Berlin (dpa) –
Union Berlins Präsident Dirk Zingler hat eine langfristige Beschäftigung von Marie-Louise Eta als Cheftrainerin des Männerteams in der Fußball-Bundesliga praktisch ausgeschlossen. «Marie-Louise Eta wird für fünf Spiele hier verantwortlich sein und danach wird sie die Frauen übernehmen», sagte der Vereinsboss dem TV-Sender Sky.
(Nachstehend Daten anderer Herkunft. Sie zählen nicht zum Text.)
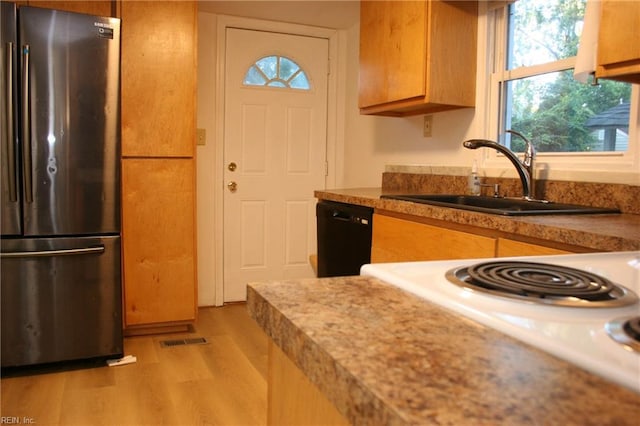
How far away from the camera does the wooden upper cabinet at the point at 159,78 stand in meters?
2.93

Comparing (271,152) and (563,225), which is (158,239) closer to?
(271,152)

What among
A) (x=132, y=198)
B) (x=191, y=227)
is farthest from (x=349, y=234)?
(x=132, y=198)

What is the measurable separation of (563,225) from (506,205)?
0.83m

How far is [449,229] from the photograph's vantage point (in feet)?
6.22

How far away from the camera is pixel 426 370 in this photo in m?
0.44

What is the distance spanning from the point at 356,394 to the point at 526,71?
2.44m

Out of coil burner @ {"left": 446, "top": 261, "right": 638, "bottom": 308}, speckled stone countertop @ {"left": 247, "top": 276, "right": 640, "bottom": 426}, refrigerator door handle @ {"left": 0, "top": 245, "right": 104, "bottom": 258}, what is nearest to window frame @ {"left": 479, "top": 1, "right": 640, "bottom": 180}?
coil burner @ {"left": 446, "top": 261, "right": 638, "bottom": 308}

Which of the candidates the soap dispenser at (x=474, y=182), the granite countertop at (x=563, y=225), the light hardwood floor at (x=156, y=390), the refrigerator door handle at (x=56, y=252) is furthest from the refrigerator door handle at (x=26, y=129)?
the soap dispenser at (x=474, y=182)

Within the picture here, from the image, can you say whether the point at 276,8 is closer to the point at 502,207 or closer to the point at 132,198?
the point at 132,198

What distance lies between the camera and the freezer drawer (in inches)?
96.8

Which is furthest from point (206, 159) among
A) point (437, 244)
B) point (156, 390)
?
point (437, 244)

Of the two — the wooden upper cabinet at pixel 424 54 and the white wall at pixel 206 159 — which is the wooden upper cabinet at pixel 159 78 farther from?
the wooden upper cabinet at pixel 424 54

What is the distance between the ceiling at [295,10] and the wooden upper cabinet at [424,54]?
64 cm

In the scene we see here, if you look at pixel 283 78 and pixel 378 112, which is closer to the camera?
pixel 378 112
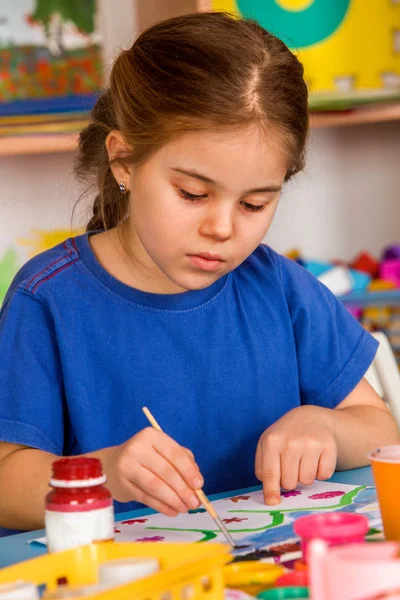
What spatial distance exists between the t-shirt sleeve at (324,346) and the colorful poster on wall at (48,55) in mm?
1061

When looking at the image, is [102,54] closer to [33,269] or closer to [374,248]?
[374,248]

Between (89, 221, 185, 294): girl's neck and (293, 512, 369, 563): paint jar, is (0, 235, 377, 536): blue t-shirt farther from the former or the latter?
(293, 512, 369, 563): paint jar

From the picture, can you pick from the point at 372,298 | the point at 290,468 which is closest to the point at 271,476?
the point at 290,468

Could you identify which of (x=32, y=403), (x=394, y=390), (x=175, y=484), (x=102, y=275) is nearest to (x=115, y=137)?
(x=102, y=275)

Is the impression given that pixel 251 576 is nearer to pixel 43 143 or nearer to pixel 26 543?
pixel 26 543

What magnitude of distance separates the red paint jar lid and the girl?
0.48 ft

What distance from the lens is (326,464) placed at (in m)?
0.91

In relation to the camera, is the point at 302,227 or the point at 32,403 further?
the point at 302,227

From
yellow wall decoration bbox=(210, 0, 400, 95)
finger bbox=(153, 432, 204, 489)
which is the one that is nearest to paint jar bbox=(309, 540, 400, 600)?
finger bbox=(153, 432, 204, 489)

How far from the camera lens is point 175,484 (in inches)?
30.0

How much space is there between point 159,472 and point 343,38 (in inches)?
74.3

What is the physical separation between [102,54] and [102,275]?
1251mm

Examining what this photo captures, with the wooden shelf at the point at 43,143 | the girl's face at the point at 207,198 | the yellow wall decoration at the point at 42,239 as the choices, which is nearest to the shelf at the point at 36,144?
the wooden shelf at the point at 43,143

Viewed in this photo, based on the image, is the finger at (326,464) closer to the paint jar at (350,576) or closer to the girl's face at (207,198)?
the girl's face at (207,198)
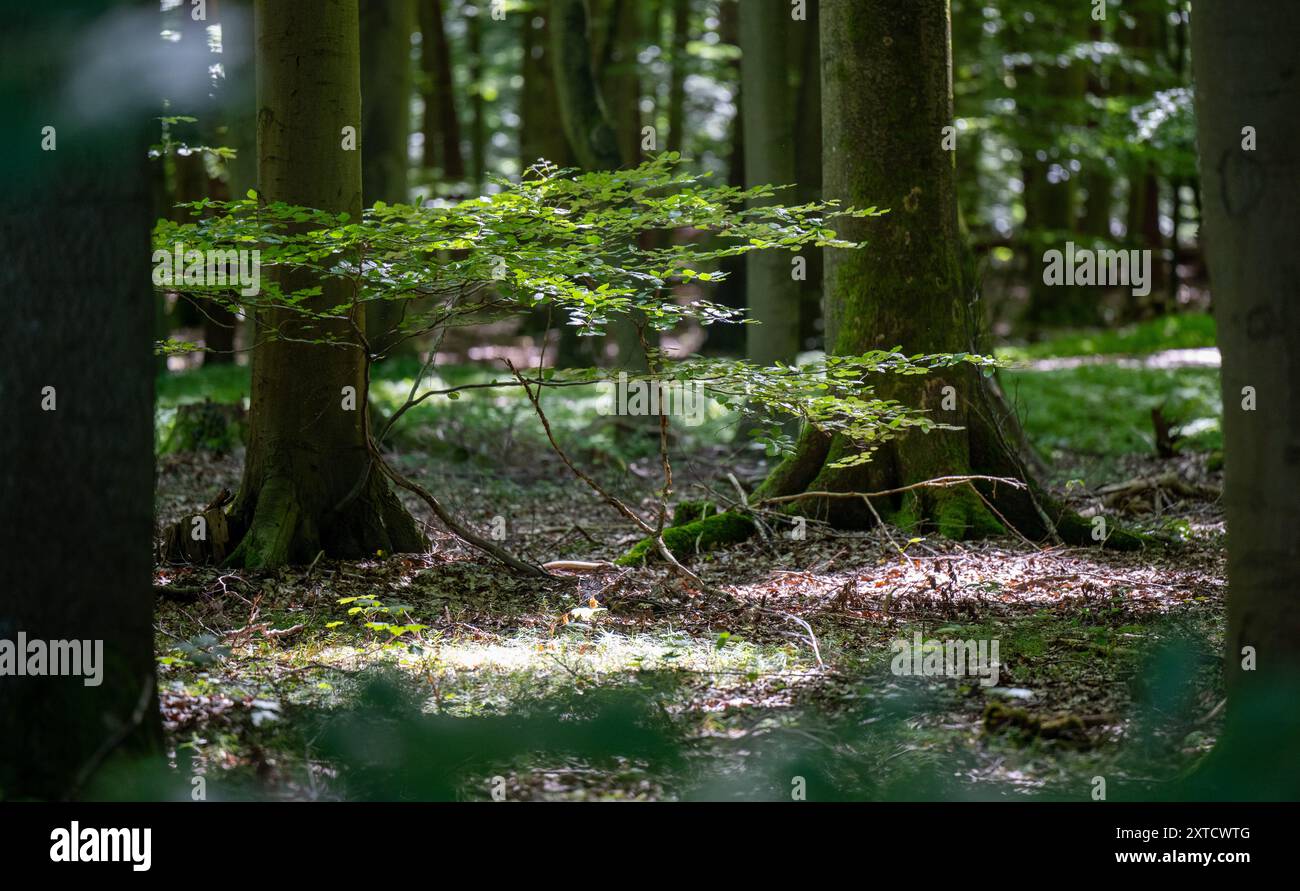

Mit der Diskussion über eine Verlängerung des derzeit auf die letzten fünf Saisonspiele vereinbarten Engagements tue man niemandem einen Gefallen, meinte Zingler. «Wenn sie richtig gut ist, dann bleibt sie bei den Männern, wenn sie nicht so gut ist, geht sie zu den Frauen: Diese Diskussion führe ich gar nicht. Es ist immer eine fachliche, inhaltliche Entscheidung, wer welche Mannschaft trainiert und sie mit dieser Diskussion zu begleiten, da tun wir ihr und auch dem Frauenfußball insgesamt einen Bärendienst», sagte Zingler.
Debüt gegen Wolfsburg
Eta feiert am Samstag (15.30 Uhr/Sky) mit dem Spiel gegen den VfL Wolfsburg ihr Debüt als erste Cheftrainerin in der Fußball-Bundesliga der Männer. Sie war eine Woche zuvor als Nachfolgerin von Steffen Baumgart von der U19 zum A-Team der Eisernen befördert worden. Anfang April hatte sie Union als künftige Cheftrainerin des Frauen-Teams für die kommende Bundesliga-Spielzeit präsentiert.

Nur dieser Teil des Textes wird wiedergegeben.